**MATERIAL FOR THE TASK:**
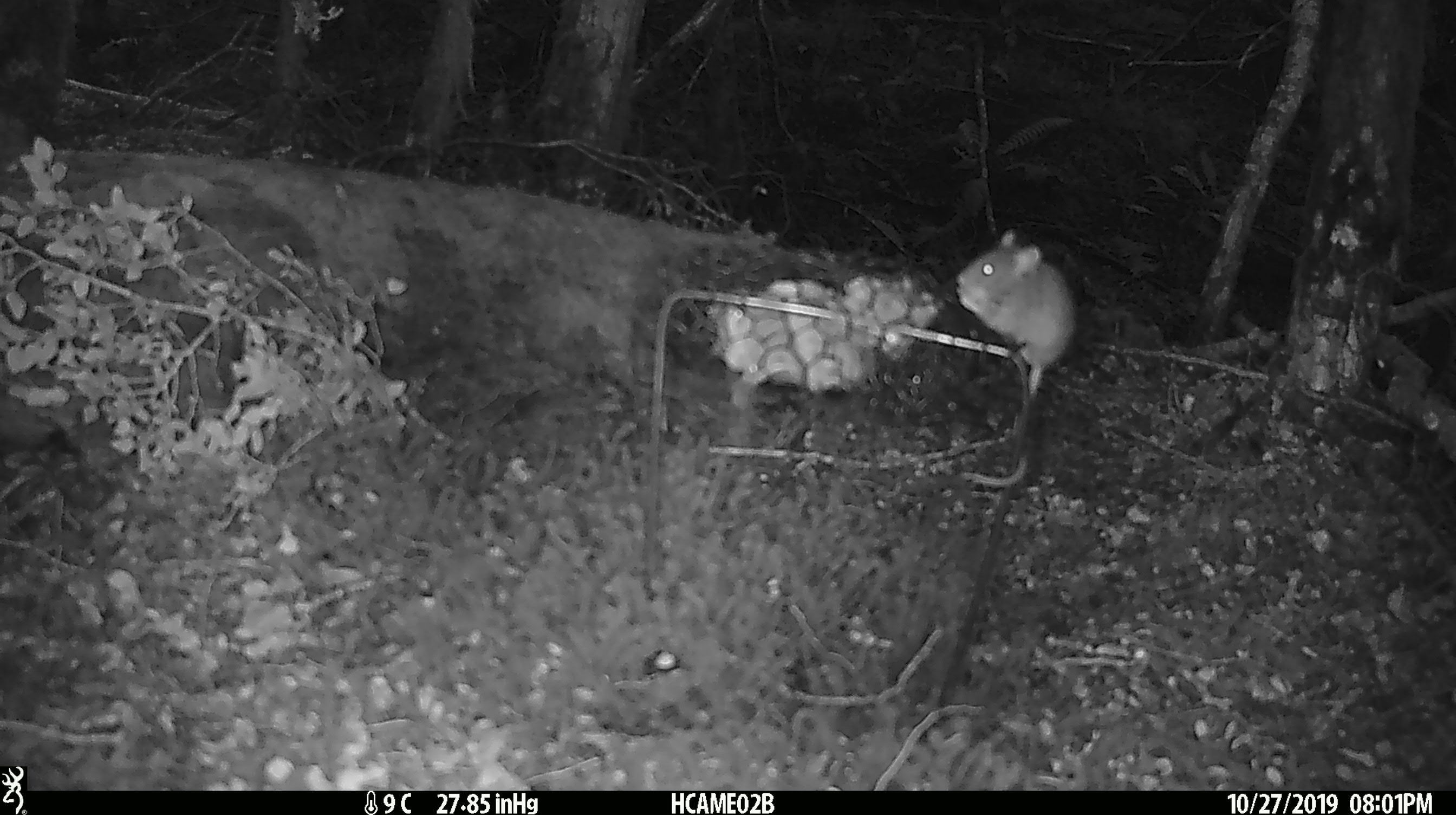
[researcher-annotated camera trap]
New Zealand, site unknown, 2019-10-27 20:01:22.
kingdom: Animalia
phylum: Chordata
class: Mammalia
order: Rodentia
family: Muridae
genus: Mus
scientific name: Mus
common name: mouse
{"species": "mouse (Mus)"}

**ABOUT THIS EXERCISE:**
In your output, repeat the listing above exactly and include none of the pictures.

**RESULT:**
[researcher-annotated camera trap]
New Zealand, site unknown, 2019-10-27 20:01:22.
kingdom: Animalia
phylum: Chordata
class: Mammalia
order: Rodentia
family: Muridae
genus: Mus
scientific name: Mus
common name: mouse
{"species": "mouse (Mus)"}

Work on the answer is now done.